> **Things to do**:
a – In the piece about Alex Sullivan, which film were he and his co-workers going to see?
b – Please extend the piece about Alex Sullivan, starting after its last sentence.

> **Page extract**:
★ ★ ★ ★ ★

Saturday would have been Alex Sullivan’s 28th birthday. This young man was one of the victims of the Aurora July 20th shooting.
He and his co-workers had gone to the midnight showing of the Dark Knight to celebrate his 27th birthday. His first year wedding anniversary would have been on the following Sunday.
One cannot easily forget his father pleading for information on his missing son. It would be hours, long and grueling hours, before Tom Sullivan would receive the official word about his son.
Like Jessica in our previous post, this was a young man who was enjoying life. So many things could be said and have been said about the lives of those who were senselessly slaughtered in Aurora on that very early Friday morning.
Alex’s Uncle Joe Loewenguth said,
“He was a very, very good young man. He always had a smile, always made you laugh. He had a little bit of comic in him. Witty, smart. He was loving, had a big heart.”
Alex’s Grandmother Joyce said,
“He is our real-life super hero. He is a beloved husband, son, brother, grandson and friend to everyone. Words cannot express the grief of our entire family. Alex was a gentle giant, known and loved by so many. He always had a smile on his face, and his warmth was contagious and heartfelt. Once you met Alex, you were a friend for life.”
There is no logical, rational answer to the question of why. Violence, especially cold-blooded murder, harkens back to earliest times when Cain murdered Abel outside the gates of Eden.

★ ★ ★ ★ ★

Saved entries:
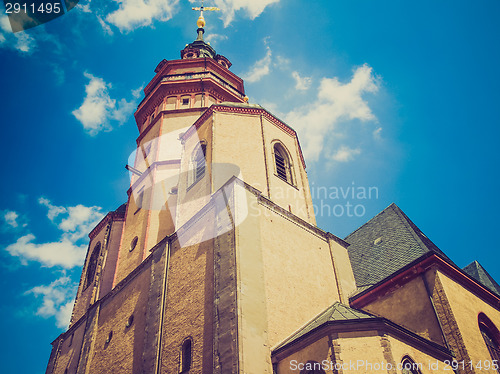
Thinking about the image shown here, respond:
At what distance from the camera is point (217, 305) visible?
1017 cm

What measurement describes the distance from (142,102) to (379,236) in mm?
13856

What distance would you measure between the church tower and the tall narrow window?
0.03 m

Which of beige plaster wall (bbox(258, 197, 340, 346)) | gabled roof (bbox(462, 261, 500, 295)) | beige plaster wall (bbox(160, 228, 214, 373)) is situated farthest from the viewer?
gabled roof (bbox(462, 261, 500, 295))

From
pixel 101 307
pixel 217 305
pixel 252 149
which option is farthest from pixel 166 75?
pixel 217 305

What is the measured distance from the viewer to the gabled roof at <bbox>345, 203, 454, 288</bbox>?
13250 mm

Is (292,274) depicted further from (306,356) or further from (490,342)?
(490,342)

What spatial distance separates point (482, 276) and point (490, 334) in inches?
136

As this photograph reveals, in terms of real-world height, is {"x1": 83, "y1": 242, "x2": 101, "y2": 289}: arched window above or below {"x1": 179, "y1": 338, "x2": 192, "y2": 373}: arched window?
above

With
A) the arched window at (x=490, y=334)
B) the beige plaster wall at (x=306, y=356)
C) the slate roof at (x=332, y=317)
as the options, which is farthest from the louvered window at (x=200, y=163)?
the arched window at (x=490, y=334)

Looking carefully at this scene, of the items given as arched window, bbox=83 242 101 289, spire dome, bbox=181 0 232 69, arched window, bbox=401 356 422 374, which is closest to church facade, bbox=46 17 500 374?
arched window, bbox=401 356 422 374

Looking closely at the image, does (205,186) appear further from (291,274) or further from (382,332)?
(382,332)

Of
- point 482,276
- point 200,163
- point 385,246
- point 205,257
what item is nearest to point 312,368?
point 205,257

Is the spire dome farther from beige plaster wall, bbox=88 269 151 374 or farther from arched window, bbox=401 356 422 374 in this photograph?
arched window, bbox=401 356 422 374

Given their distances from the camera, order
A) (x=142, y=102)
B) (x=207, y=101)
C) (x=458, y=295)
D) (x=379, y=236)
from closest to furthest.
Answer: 1. (x=458, y=295)
2. (x=379, y=236)
3. (x=207, y=101)
4. (x=142, y=102)
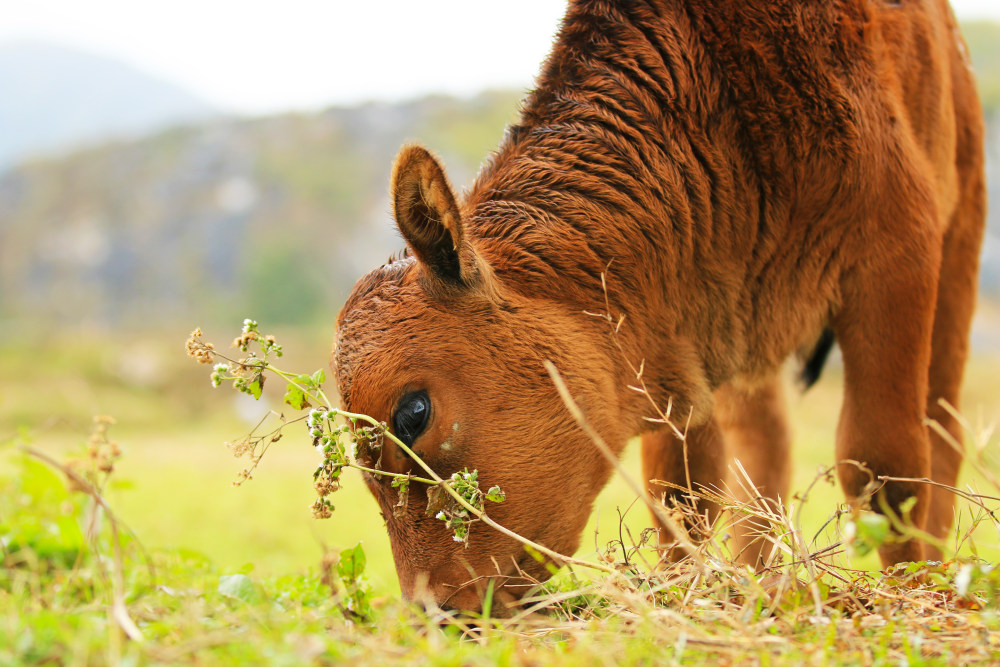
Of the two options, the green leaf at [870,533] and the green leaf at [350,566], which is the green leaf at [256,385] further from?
the green leaf at [870,533]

★ ★ ★ ★ ★

> **Answers**:
a – The midnight showing of the Dark Knight.

b –
Too many lives are lost each day to violence on this planet traversing the cosmos. The means of killing have evolved from the club and rock to guns, knives and home-made bombs on street corners.
There is a lot of talk about what to do about violence. Washington debates it as do state houses, but the reality is that innocent lives like Alex’s are lost each day in the never-ending cycle of people who for whatever reasons decide to alter reality for other people who are just going about their lives.
For families such as the Sullivan Family violence is not an abstract concept to toss around at a luncheon with lobbyists and fellow politicians. It is real and it is painful. This reality cannot be erased over a few glasses of Bourgogne Chardonnay and lobster tails in Washington.
Too many times in our culture the victims fade into the shadows of yesterday while the person responsible for the horrific tragedies is showcased in our media outlets. It is time to focus on and to remember the victims and to cease the glorification of those responsible for their murders. Time to end the violence.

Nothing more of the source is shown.